About this exercise: The exercise calls for a faithful copy of all the data.

· · · ·

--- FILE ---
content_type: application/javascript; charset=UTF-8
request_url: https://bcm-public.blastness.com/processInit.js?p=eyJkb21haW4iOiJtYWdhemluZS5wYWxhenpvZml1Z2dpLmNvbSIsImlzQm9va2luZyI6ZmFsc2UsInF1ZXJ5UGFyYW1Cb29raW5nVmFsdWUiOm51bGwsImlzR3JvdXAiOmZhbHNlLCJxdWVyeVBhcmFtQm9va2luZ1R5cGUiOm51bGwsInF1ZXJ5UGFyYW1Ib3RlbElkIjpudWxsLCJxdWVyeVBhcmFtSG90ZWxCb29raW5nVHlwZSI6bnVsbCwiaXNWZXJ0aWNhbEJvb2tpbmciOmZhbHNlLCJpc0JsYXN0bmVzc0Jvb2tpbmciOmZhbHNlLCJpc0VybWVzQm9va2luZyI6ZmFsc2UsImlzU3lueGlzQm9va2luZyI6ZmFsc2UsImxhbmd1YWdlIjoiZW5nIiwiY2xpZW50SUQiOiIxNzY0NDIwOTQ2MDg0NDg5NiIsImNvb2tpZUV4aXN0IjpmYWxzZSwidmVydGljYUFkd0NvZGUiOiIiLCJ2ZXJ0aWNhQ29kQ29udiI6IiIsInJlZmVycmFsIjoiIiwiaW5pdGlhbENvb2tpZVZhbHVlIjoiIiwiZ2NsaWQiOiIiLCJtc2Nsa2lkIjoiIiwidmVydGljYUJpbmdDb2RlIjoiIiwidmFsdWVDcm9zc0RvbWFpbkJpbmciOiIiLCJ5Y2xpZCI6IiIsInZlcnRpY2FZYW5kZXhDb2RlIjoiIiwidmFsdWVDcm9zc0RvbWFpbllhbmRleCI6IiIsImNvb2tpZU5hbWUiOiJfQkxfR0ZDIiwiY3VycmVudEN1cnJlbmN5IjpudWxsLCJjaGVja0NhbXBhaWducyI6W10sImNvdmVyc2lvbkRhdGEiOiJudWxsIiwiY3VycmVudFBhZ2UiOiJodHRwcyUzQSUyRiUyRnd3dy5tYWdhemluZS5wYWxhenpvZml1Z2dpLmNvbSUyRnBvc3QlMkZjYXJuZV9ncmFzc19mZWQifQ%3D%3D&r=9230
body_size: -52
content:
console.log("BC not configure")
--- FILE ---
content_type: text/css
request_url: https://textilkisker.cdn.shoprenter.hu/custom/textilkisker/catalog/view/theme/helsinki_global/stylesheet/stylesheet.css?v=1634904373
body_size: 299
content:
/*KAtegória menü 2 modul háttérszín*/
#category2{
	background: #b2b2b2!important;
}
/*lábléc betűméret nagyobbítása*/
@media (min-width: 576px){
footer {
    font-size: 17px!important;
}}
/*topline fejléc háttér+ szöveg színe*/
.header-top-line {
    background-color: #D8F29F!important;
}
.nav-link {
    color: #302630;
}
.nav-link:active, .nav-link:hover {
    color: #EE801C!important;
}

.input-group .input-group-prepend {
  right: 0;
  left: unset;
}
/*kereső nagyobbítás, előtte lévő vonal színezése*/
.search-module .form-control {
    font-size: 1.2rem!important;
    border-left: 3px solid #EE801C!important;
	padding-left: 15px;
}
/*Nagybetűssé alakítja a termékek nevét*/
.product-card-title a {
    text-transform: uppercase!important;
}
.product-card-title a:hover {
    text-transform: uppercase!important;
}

· · · ·

Solution to the problem:
--- FILE ---
content_type: application/javascript; charset=UTF-8
request_url: https://bcm-public.blastness.com/processInit.js?p=eyJkb21haW4iOiJtYWdhemluZS5wYWxhenpvZml1Z2dpLmNvbSIsImlzQm9va2luZyI6ZmFsc2UsInF1ZXJ5UGFyYW1Cb29raW5nVmFsdWUiOm51bGwsImlzR3JvdXAiOmZhbHNlLCJxdWVyeVBhcmFtQm9va2luZ1R5cGUiOm51bGwsInF1ZXJ5UGFyYW1Ib3RlbElkIjpudWxsLCJxdWVyeVBhcmFtSG90ZWxCb29raW5nVHlwZSI6bnVsbCwiaXNWZXJ0aWNhbEJvb2tpbmciOmZhbHNlLCJpc0JsYXN0bmVzc0Jvb2tpbmciOmZhbHNlLCJpc0VybWVzQm9va2luZyI6ZmFsc2UsImlzU3lueGlzQm9va2luZyI6ZmFsc2UsImxhbmd1YWdlIjoiZW5nIiwiY2xpZW50SUQiOiIxNzY0NDIwOTQ2MDg0NDg5NiIsImNvb2tpZUV4aXN0IjpmYWxzZSwidmVydGljYUFkd0NvZGUiOiIiLCJ2ZXJ0aWNhQ29kQ29udiI6IiIsInJlZmVycmFsIjoiIiwiaW5pdGlhbENvb2tpZVZhbHVlIjoiIiwiZ2NsaWQiOiIiLCJtc2Nsa2lkIjoiIiwidmVydGljYUJpbmdDb2RlIjoiIiwidmFsdWVDcm9zc0RvbWFpbkJpbmciOiIiLCJ5Y2xpZCI6IiIsInZlcnRpY2FZYW5kZXhDb2RlIjoiIiwidmFsdWVDcm9zc0RvbWFpbllhbmRleCI6IiIsImNvb2tpZU5hbWUiOiJfQkxfR0ZDIiwiY3VycmVudEN1cnJlbmN5IjpudWxsLCJjaGVja0NhbXBhaWducyI6W10sImNvdmVyc2lvbkRhdGEiOiJudWxsIiwiY3VycmVudFBhZ2UiOiJodHRwcyUzQSUyRiUyRnd3dy5tYWdhemluZS5wYWxhenpvZml1Z2dpLmNvbSUyRnBvc3QlMkZjYXJuZV9ncmFzc19mZWQifQ%3D%3D&r=9230
body_size: -52
content:
console.log("BC not configure")
--- FILE ---
content_type: text/css
request_url: https://textilkisker.cdn.shoprenter.hu/custom/textilkisker/catalog/view/theme/helsinki_global/stylesheet/stylesheet.css?v=1634904373
body_size: 299
content:
/*KAtegória menü 2 modul háttérszín*/
#category2{
	background: #b2b2b2!important;
}
/*lábléc betűméret nagyobbítása*/
@media (min-width: 576px){
footer {
    font-size: 17px!important;
}}
/*topline fejléc háttér+ szöveg színe*/
.header-top-line {
    background-color: #D8F29F!important;
}
.nav-link {
    color: #302630;
}
.nav-link:active, .nav-link:hover {
    color: #EE801C!important;
}

.input-group .input-group-prepend {
  right: 0;
  left: unset;
}
/*kereső nagyobbítás, előtte lévő vonal színezése*/
.search-module .form-control {
    font-size: 1.2rem!important;
    border-left: 3px solid #EE801C!important;
	padding-left: 15px;
}
/*Nagybetűssé alakítja a termékek nevét*/
.product-card-title a {
    text-transform: uppercase!important;
}
.product-card-title a:hover {
    text-transform: uppercase!important;
}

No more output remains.